If I were to summarize it, you would say there are operational advantages that.
Well, the product advantages may very well be, but we don't know anything about their products. So I can speculate. But I only can compare to the Schett program that I can compare to because we know exactly what we're looking at. Any of the other programs, we don't know. And I think it'll take time to understand how these products perform and how they perform also vis-à-vis Novartis's program and BMS's program, who obviously have infrastructure and, like us, have an ability to execute.
Okay. And maybe as a last point there, because this is a question that comes up a lot, what do you consider the initial market potential for obe-cel and autoimmune disease? I know everyone speaks of SLE, and SLE is a large market. But at the end of the day, not everyone's going to get lymphodepletion here. So I'd love to hear your assumptions.

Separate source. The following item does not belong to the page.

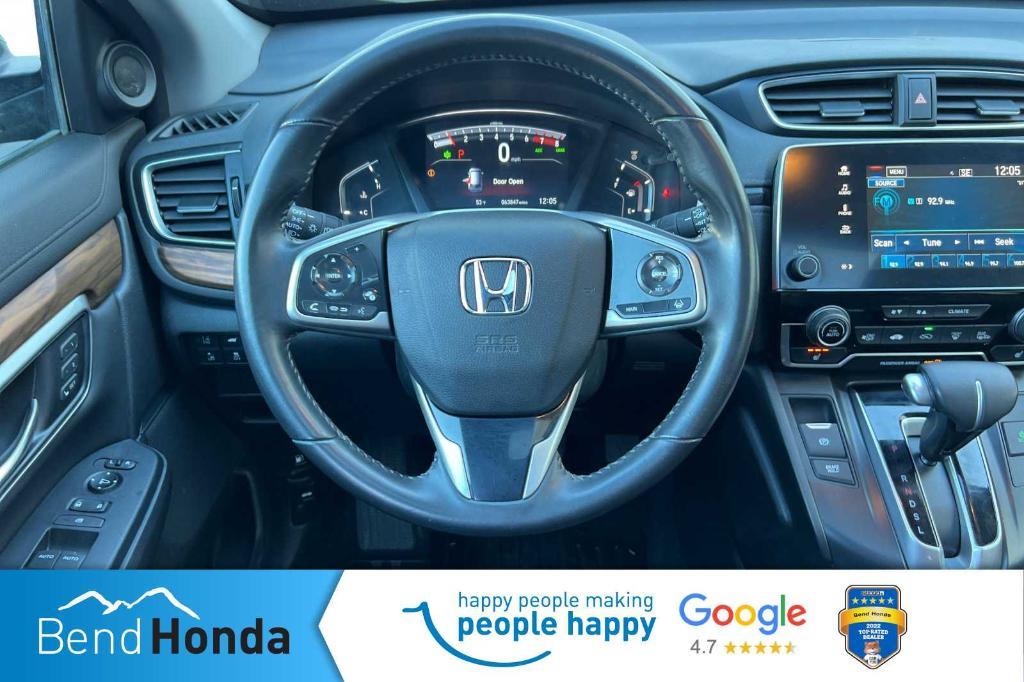 used 2019 Honda CR-V car, priced at $25,990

Yeah. Actually, the lymphodepletion is not the argument here. The argument is different. The argument is these types of therapies are relatively expensive. And there's a limit to which you can go in terms of still having economic viability. And I think what that does is that actually makes these types of therapies attractive given that there's a high probability for long-term outcome for patients with very severe form or refractory form of disease. So we're not talking about the 300,000, 400,000 patients that you have on an incidence base and just the prevalence on the early-stage mild forms of disease. That's not what we're talking about. We're talking about those patients that are very heavily impacted by the disease and are basically not able to function within society in a normal way. They cannot have, if it's women, they cannot have kids. They cannot work.

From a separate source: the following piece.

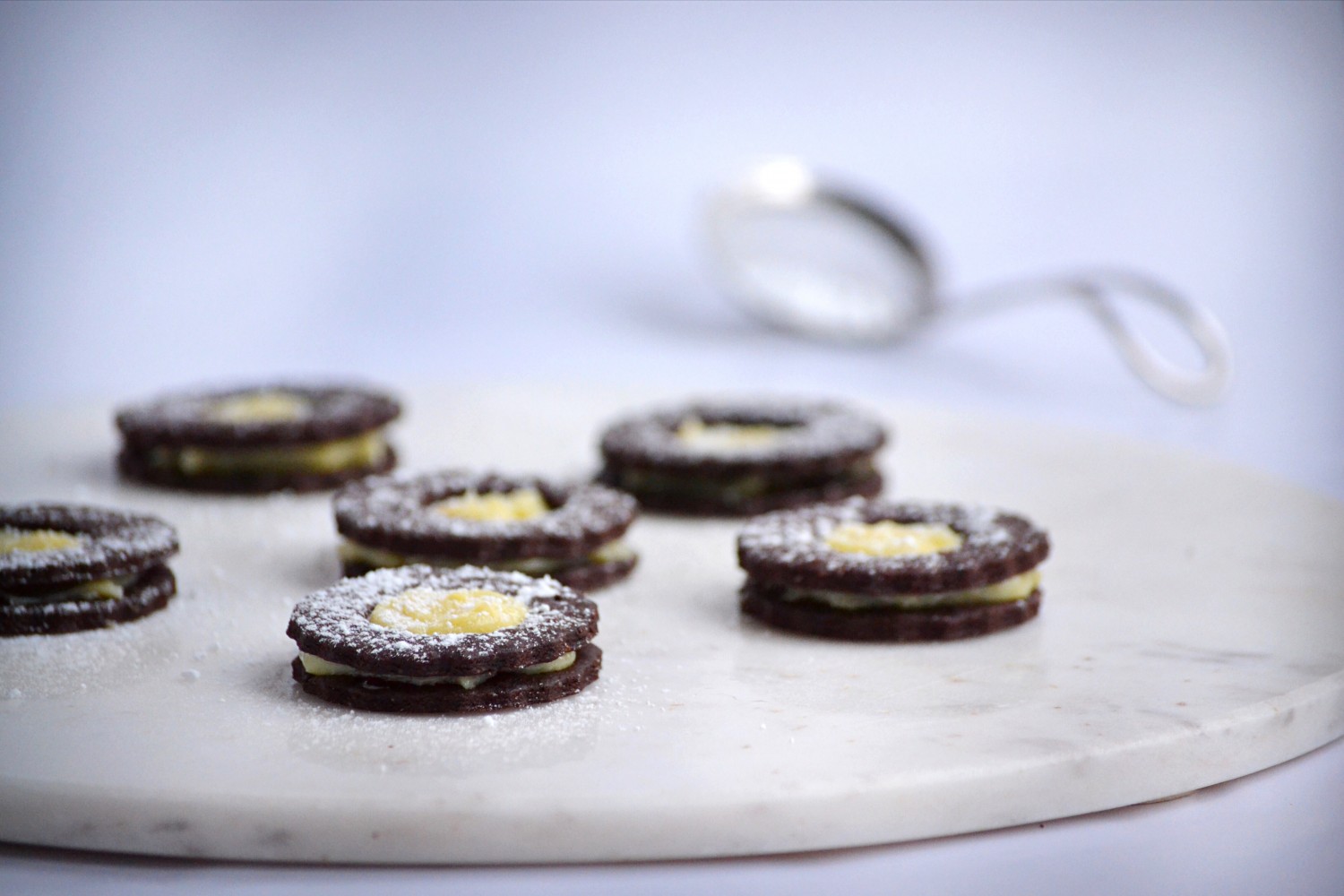 Chokoladesnitter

People cannot actually go to university, get training, et cetera. It is pretty horrible, actually. The impact is huge because this could be decades of life that they may still get to, but without actually being able to function in a reasonable way. Being able to get that reset, that is very valuable. And I think that's where you have, I think, an attractive health economic perspective. You may be able to push that into the realms of the antibody combinations. And I think you could still argue that case. But if I start at that most inner circle, you're probably talking, give or take, 3,000 patients. If you actually then go into that more severe post-one or two antibodies, but still sort of antibody-eligible population, that would probably be a factor of three, maybe five, on top of that, so 10,000-15,000.
And beyond that, actually, it's very much a question of what's sort of the price elasticity? How much price is still reasonable to be carried from a society perspective and a payer's perspective versus the outcome? And there are ways to think about that. There is still actually quite into the earlier stage, still sensible because there is a huge amount of lost income over time, et cetera, you could sort of calculate. But it gets a lot more tricky. And so when we look at it, the initial proportion of patients we're looking at is in that 3,000, maybe 10,000 patient range. But that's certainly kind of the initial part that we're looking at. I don't think it's going to be substantially bigger initially. But it's also in those patients where the patients do go through chemotherapy.
They go through pretty intense courses of cyclophosphamide, much beyond what you would use actually in a lymphodepletion regimen, as well as many other antimalarials or what have you not, which are a lot of side effects, very challenging, with very limited outcomes. So that's sort of what that is. And if you can get those patients to a place where you can avoid even steroid use in these patients, which tend to be used at very high levels, one of the reasons why there is a high degree of diabetes building up and what have you not, you can get to that place where you can get rid of those things, including the high-dose steroids. I think you make a huge difference to these patients. And that's really what we're hoping to see with this type of an approach.
All right. We are a bit post-time. Again, I'd like to thank you, Christian, for attending today.
Thank you very much. Thanks for having us.